In contrast, when Cr or Mo is added in a large amount, the content of Fe (and Ni, Co) in the soft magnetic alloy is relatively reduced. This leads to deterioration in magnetic properties, such as making it difficult to obtain a sufficiently high saturation magnetic flux density. From the viewpoint of preventing deterioration in magnetic properties, the content of each of Cr and Mo is preferably set to Cr≤3.0% and Mo≤3.0%. It is more preferable that Cr≤2.5% and Mo≤2.5%.

As described above, the soft magnetic alloy according to the present embodiment contains Si, B, Cu, C, S and at least one element selected from the group consisting of Ti, Nb, V, Zr, Hf, Ta, and W, in the predetermined amounts, with the balance being Fe (and Ni, Co) and unavoidable impurities. The soft magnetic alloy may further contain at least one selected from the group consisting of P, Cr, and Mo in the above predetermined amount as an optional element. The unavoidable impurities are allowed to be contained in a range in which the properties of the soft magnetic alloy such as magnetic properties are not greatly impaired. Specific examples of the unavoidable impurities include Mn<0.10%, Al<0.50%, O<0.05%, N<0.05%, and Mg and Ca of 0.05% or less in total. By allowing the inclusion of impurities within the above content range, it is possible to avoid an increase in production cost due to excessive elimination of the inclusion of impurities in the production of the soft magnetic alloy. Since Al has an effect of reducing eddy current loss, Al may be contained in the soft magnetic alloy in the range of Al<0.50%.

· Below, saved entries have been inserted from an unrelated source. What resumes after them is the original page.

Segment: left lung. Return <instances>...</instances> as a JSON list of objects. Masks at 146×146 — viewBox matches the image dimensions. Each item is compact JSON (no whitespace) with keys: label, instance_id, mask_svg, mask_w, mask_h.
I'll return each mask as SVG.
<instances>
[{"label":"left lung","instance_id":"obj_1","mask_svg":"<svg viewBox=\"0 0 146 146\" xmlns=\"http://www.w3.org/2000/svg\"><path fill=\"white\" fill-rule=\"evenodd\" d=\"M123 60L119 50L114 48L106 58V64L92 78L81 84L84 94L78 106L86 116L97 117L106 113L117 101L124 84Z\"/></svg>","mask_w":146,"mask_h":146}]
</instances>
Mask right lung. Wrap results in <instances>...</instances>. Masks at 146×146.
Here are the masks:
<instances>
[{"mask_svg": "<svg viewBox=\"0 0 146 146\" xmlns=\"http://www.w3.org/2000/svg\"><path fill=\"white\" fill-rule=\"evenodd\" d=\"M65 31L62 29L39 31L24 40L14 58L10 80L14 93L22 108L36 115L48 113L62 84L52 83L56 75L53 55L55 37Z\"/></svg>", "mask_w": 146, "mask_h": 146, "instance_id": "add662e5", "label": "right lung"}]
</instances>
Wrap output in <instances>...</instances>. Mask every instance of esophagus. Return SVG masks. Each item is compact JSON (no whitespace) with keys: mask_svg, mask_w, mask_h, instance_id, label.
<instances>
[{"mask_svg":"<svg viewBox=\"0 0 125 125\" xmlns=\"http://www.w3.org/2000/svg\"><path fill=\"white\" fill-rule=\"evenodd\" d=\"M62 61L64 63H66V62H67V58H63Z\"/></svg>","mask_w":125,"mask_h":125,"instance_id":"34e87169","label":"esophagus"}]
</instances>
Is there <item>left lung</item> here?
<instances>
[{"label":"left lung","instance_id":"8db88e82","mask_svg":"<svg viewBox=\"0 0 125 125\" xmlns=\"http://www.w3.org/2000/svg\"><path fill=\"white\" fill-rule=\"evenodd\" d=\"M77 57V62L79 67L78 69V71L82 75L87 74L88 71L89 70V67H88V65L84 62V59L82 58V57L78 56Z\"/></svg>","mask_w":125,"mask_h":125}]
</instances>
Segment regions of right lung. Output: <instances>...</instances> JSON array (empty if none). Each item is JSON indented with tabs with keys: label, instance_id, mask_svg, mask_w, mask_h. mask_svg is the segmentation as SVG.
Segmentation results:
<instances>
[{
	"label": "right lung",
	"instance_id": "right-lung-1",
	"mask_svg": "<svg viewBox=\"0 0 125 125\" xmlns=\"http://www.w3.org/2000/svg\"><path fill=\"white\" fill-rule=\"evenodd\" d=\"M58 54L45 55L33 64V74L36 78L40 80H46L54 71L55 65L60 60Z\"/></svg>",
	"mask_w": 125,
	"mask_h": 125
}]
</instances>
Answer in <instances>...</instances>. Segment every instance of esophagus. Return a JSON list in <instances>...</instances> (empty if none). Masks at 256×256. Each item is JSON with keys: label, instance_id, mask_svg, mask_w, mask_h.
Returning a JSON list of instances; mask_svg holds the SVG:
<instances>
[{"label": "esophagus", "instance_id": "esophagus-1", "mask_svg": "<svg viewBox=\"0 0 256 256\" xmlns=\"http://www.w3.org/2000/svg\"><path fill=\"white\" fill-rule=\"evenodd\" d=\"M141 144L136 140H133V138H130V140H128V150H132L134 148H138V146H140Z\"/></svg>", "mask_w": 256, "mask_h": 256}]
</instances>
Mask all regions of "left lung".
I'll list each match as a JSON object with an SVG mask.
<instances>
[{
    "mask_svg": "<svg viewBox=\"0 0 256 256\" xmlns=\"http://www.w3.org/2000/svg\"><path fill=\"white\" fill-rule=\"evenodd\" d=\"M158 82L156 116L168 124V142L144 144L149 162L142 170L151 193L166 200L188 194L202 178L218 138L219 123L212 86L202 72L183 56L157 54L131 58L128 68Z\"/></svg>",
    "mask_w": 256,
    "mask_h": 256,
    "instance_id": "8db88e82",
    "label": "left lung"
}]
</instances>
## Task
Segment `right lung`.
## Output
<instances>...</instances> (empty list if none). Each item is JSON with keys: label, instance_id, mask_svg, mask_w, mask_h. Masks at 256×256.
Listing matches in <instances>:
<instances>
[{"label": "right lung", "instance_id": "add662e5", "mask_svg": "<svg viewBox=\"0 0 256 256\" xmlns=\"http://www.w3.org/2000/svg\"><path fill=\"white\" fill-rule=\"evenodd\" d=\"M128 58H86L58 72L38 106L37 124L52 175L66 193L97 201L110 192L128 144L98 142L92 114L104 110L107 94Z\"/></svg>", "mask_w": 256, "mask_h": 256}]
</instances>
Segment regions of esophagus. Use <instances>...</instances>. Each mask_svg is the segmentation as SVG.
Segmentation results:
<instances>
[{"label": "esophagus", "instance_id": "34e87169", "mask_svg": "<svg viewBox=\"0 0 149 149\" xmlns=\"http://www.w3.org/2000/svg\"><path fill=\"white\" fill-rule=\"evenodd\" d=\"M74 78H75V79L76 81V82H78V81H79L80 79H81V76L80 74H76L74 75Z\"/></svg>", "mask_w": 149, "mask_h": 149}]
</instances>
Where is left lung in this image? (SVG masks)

A shape of the soft magnetic alloy according to the present embodiment is not particularly limited and may be any shape. However, it is preferable to take the form of an alloy ribbon. The alloy ribbon may be configured as an amorphous alloy or a nanocrystalline alloy containing nanocrystals. In a method for producing a soft magnetic alloy described later, a nanocrystalline alloy can be obtained by subjecting an amorphous alloy to heat treatment. The properties of the soft magnetic alloy will be described after the method for producing the soft magnetic alloy.

Here, the method for producing a soft magnetic alloy according to an embodiment of the present invention will be described. Here, the soft magnetic alloy according to an embodiment of the present invention described above is produced as an alloy ribbon.

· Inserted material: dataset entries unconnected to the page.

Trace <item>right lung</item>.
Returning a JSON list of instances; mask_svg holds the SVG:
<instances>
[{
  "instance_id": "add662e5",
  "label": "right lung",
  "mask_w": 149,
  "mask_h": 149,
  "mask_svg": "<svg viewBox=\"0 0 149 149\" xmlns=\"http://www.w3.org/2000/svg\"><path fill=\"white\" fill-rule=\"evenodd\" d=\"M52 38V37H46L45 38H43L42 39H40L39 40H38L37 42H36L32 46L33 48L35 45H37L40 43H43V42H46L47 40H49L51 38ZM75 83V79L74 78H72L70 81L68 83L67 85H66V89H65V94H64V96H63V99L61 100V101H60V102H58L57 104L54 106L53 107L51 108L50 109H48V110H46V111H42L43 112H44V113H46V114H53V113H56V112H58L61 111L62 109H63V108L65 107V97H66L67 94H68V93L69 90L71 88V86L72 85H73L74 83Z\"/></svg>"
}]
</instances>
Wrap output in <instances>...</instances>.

In the present production method, first, an amorphous alloy ribbon having the component composition described above is produced by quenching a molten alloy. The soft magnetic alloy in a ribbon shape can be produced by, for example, a single-roll liquid quenching method. That is, an alloy ribbon can be obtained by ejecting a molten alloy having a predetermined component composition onto a surface of a copper roll rotating at high speed, and quenching and solidifying the molten alloy. The alloy ribbon is preferably produced in an inert atmosphere such as an Ar atmosphere. The production conditions may be adjusted such that the alloy ribbon to be obtained has a width of about 10 mm to 200 mm and a thickness of about 10 m to 50 m. As the production conditions, for example, a mode in which the molten alloy is heated to a temperature higher than the melting point by 200° C. or more, a difference between an internal pressure of a nozzle for ejecting the molten alloy and an external pressure of a space accommodating the copper roll is set to 1 atm or more, and a gap between the nozzle and the roll is set to 1 mm or less can be exemplified.